Then she added earnestly, "It is the devil. Do pray for me. They want me to marry him secretly! Oh, I must go to the Missie Ammal!" And if we had only known, we would have risked anything, any breach of the law of the land, to save her from a breach of the law of heaven! For all this talk, between an Indian girl of good repute and her prospective husband, is utterly foreign to what is considered right in Old India. It in itself meant danger. But we knew nothing, and next day, all that Sunday, she was shut up, and no one knows what happened to her. On Monday she was seen again; but changed, so utterly changed!
We heard nothing of this till the following Wednesday. The Christians were honestly concerned, but the Tamil is ever casual, and they saw no reason for distressing us with bad news sooner than could be helped.
As soon as we heard, I sent two of the Sisters who knew her best, to try and see her if possible. They managed to see her for two or three minutes, but found her hopelessly hard. Every bit of care was gone. She laughed in a queer, strained way, they said. It was no use my trying to see her. But I determined to see her. I cannot go over it all again, it is like tearing the skin off a wound; so the letter written at the time may tell the rest of it.
"On Saturday I went. I went straight to the teacher's house, and sent off the bandy at once, and by God's special arrangement got in unnoticed. For hours we sat in the little inner room, waiting; we could hear her voice in the courtyard outside—a hard, changed voice. The teacher tried to get her in, but no, she would not come. Oh, how we held on to God! I could not bear to go till I had seen her.

# [Exercise goal]
Revise the section of the account of the girl that begins with the words "Then she added" and ends with "could be helped.", putting "Thursday" in place of "Wednesday".

# [Excerpted records]
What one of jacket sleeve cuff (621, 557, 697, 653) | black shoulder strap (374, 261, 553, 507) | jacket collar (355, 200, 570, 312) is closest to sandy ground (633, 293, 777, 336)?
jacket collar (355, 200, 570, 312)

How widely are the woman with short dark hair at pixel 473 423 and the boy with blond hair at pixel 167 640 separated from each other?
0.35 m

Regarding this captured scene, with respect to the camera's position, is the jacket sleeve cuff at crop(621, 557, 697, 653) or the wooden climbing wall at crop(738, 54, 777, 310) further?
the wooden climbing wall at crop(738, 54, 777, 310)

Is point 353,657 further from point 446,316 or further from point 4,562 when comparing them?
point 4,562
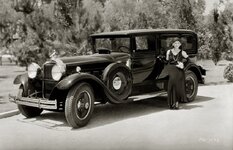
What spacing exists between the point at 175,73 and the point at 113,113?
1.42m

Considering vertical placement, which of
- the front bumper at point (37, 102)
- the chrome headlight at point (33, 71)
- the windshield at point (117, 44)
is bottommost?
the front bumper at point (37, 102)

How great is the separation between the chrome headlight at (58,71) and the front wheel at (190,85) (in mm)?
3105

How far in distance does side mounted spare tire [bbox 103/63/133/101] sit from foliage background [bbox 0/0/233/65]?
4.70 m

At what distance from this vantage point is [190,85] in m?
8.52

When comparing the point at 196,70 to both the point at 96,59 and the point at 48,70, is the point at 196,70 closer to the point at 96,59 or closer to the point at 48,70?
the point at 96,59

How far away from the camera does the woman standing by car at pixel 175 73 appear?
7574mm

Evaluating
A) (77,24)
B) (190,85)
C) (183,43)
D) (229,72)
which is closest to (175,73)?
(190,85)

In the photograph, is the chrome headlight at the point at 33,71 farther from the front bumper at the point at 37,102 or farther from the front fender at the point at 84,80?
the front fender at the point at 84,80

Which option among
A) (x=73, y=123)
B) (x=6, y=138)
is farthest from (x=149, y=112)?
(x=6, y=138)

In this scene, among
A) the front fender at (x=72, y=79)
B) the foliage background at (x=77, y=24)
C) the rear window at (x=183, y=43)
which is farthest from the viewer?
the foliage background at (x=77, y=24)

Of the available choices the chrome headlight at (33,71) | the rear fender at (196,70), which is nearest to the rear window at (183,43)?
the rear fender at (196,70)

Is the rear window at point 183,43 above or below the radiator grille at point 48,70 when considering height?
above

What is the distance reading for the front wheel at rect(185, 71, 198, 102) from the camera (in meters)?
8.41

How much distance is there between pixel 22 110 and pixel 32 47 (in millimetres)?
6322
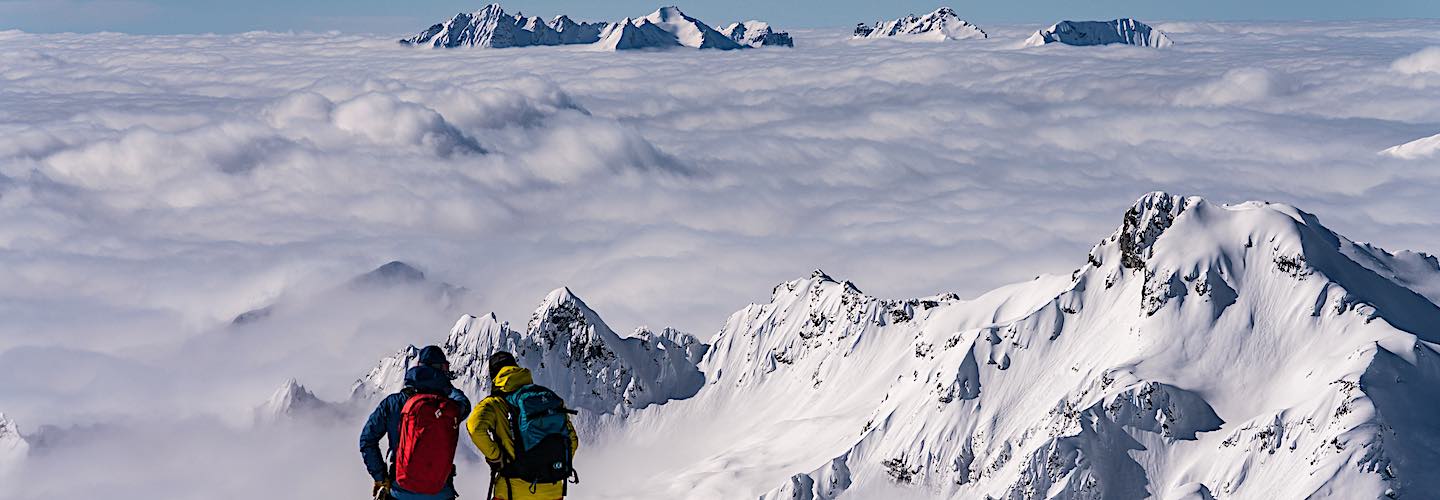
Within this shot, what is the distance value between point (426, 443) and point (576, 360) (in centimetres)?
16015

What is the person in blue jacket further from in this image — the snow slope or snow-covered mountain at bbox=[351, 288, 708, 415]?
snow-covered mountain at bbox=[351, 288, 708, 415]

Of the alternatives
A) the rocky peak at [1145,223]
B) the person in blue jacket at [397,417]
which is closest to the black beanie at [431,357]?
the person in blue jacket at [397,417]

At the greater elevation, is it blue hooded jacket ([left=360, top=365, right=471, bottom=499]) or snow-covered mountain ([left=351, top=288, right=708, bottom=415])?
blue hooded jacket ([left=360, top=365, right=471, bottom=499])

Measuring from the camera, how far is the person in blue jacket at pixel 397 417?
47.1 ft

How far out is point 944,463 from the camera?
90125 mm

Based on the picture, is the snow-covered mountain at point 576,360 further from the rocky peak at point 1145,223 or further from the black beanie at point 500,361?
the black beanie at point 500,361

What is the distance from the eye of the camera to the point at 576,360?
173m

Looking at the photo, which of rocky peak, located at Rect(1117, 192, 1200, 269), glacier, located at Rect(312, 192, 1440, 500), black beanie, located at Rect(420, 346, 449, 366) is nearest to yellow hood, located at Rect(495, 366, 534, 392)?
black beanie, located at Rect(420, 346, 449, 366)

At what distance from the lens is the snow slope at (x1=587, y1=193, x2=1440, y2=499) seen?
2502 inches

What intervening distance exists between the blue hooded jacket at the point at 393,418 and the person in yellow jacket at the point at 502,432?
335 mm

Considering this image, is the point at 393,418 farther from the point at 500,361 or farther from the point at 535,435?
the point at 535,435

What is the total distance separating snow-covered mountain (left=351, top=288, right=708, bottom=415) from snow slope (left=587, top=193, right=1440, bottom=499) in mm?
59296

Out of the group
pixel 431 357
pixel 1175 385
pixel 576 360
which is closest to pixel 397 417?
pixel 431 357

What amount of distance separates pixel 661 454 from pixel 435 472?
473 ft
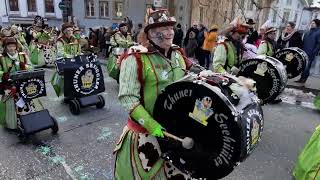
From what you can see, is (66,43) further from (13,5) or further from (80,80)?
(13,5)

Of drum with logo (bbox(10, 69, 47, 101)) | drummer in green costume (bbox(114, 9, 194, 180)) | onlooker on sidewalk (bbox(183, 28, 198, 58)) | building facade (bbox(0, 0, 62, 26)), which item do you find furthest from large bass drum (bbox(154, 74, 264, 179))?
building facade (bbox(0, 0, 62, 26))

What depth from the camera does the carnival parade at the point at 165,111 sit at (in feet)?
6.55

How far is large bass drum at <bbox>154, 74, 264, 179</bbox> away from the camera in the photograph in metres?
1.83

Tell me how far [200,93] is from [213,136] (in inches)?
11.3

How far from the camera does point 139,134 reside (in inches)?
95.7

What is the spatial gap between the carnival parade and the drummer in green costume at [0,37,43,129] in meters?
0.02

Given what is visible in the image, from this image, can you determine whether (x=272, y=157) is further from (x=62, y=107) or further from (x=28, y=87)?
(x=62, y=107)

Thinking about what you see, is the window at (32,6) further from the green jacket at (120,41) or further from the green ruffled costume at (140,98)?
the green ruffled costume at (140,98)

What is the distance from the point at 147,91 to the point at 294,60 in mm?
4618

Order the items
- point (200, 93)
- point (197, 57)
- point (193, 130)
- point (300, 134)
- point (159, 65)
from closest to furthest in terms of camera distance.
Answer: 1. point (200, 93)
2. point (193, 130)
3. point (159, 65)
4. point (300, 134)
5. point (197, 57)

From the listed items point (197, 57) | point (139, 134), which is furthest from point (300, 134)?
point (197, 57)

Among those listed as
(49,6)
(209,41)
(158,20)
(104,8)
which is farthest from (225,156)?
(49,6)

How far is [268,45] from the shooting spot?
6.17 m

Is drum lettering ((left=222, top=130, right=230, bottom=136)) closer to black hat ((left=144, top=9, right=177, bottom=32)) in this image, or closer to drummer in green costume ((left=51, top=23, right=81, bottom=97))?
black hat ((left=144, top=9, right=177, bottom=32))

# [Written reply]
Then she added earnestly, "It is the devil. Do pray for me. They want me to marry him secretly! Oh, I must go to the Missie Ammal!" And if we had only known, we would have risked anything, any breach of the law of the land, to save her from a breach of the law of heaven! For all this talk, between an Indian girl of good repute and her prospective husband, is utterly foreign to what is considered right in Old India. It in itself meant danger. But we knew nothing, and next day, all that Sunday, she was shut up, and no one knows what happened to her. On Monday she was seen again; but changed, so utterly changed!
We heard nothing of this till the following Thursday. The Christians were honestly concerned, but the Tamil is ever casual, and they saw no reason for distressing us with bad news sooner than could be helped.